La astenia primaveral que tanto se nombra en estas fechas, surge con la llegada del buen tiempo y se caracteriza por cansancio, agotamiento, decaimiento y falta de energía para la realización de las tareas cotidianas.
La fatiga primaveral afecta a casi el 2% de la población y, en mayor medida, a mujeres, con edades comprendidas entre los 35 y los 60 años.
Las causas exactas de este trastorno son desconocidas. Sin embargo, dado que múltiples mecanismos de fisiológicos de nuestro cuerpo son dependientes de las horas de luz y oscuridad (bioritmos), se ha sugerido que la astenia sería una manifestación normal de un proceso de adaptación a las nuevas condiciones de luminosidad, y podría producir una disminución de betaendorfinas en la sangre, hormonas que regulan el bienestar-malestar, balance que se desequilibra y tiende a la tristeza y el agotamiento.
Los síntomas que caracterizan la astenia primaveral son los siguientes:
- sensación de fatiga generalizada
- somnolencia diurna
- dificultad de concentración
- sensación de aturdimiento o de presión en la cabeza
- sensación de inestabilidad
- irritabildiad
- falta de apetito
- disminución de la libido
Aunque el insomnio no es un síntoma característico, al sujeto afectado puede parecerle que pese a dormir muchas horas, no ha tenido un descanso reparador, y por tanto, se siente cansado.
Ya que la astenia primaveral no es considerada una enfermedad propiamente dicha, sino un mecanismo de adaptación característico de nuestra condición animal, el tratamiento idóneo debe ser mediante medidas higiénico-dietéticas:
- mantenimiento de un horario regular de comidas y, especialmente, de sueño nocturno.
- exigirse la realización de actividades físicas, preferiblemente al aire libre, y luchar contra el deseo de la inactividad.
- fomentar las actividades intelectuales que puedan estimularnos.
En cuanto a la nutrición, hay que cuidar el consumo de grasas saturadas y de azúcares refinados, que nos darán una dosis momentánea de energía. Estos alimentos ejercen un efecto yo-yo que nos aportarán energía rápida, pero tal cual aumentará los niveles de glucosa en sangre, así se desvanecerán en un periodo corto de tiempo sin que nuestro cuerpo los pueda aprovechar como es debido. En su defecto podemos consumir ácidos grasos mono insaturados, omega-3 y azúcares de origen integral, conseguiremos más fuerza para vencer la astenia primaveral.
Además de estas pautas, podemos ayudarnos de algunos complementos como:
- Jale real que actúa como estimulante, tonificante y euforizante.
- Polen, con propiedades equilibrantes, vigorizantes y energéticas.
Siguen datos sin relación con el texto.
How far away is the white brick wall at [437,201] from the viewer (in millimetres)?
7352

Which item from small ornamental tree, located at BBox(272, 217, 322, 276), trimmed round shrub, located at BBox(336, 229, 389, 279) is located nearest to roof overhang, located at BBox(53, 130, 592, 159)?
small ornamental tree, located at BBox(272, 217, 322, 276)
- Levadura de cerveza, característica por su riqueza en vitaminas del grupo B.
- Oligoelementos: como el cobre, fósforo, hierro y manganeso.
En caso de que todos estos consejos sean insuficientes, recomendamos consultar con el médico o el terapeuta, quien puede aconsejarle el consumo de algunos de estos productos fitoterapéuticos:
- Guaraná (Paullinia cupana): es una planta de la selva amazónica, cuyo fruto rico en calcio, fósforo, potasio y magnesio posee unas propiedades despierta el bienestar del organismo, suprime la atonía, aligera el sueño, da fuerza y salud siendo idóneo para depresiones, anorexia, astenia, estrés, surmenage y fatiga.
- Ginseng (Panax ginseng): NO es una planta de acción estimulante sino adaptógena, posee propiedades para combatir la pérdida mental, y por tanto se usa en tratamiento de depresiones y atonía nerviosa.
- Jengibre (Zengiber officinale): planta de olor agradable y sabor picante, comestible que produce vitalidad y bienestar. Dentro de sus múltiples propiedades se ha comprobado su efectividad en el tratamiento de las náuseas en mujeres embarazadas, es útil en dispepsias con náuseas y gastritis. Se utiliza también como estimulante gastrointestinal, tónico y expectorante, entre otros. Es estimulante del sistema nervioso central y sistema nervioso autónomo.
- Eleutorococo (Eleutherococus senticosus): Es una planta de origen siberiano de la familia del ginseng. Al igual que el ginseng es un adaptógeno que proporciona vigor, aumenta l amemoria y la predisposición a la actividad. Estimula el Sistema nervioso central, aumentando el rendimiento físico e intelectual.
- Maca (Lepidium peruvianum): es un tubérculo que se cultiva en los Andes peruanos. Por su alto contenido en hierro, fósforo, calcio e hidratos de carbono es un excelente vigorizante y reconstituyente en casos de agotamiento físico y psíquico.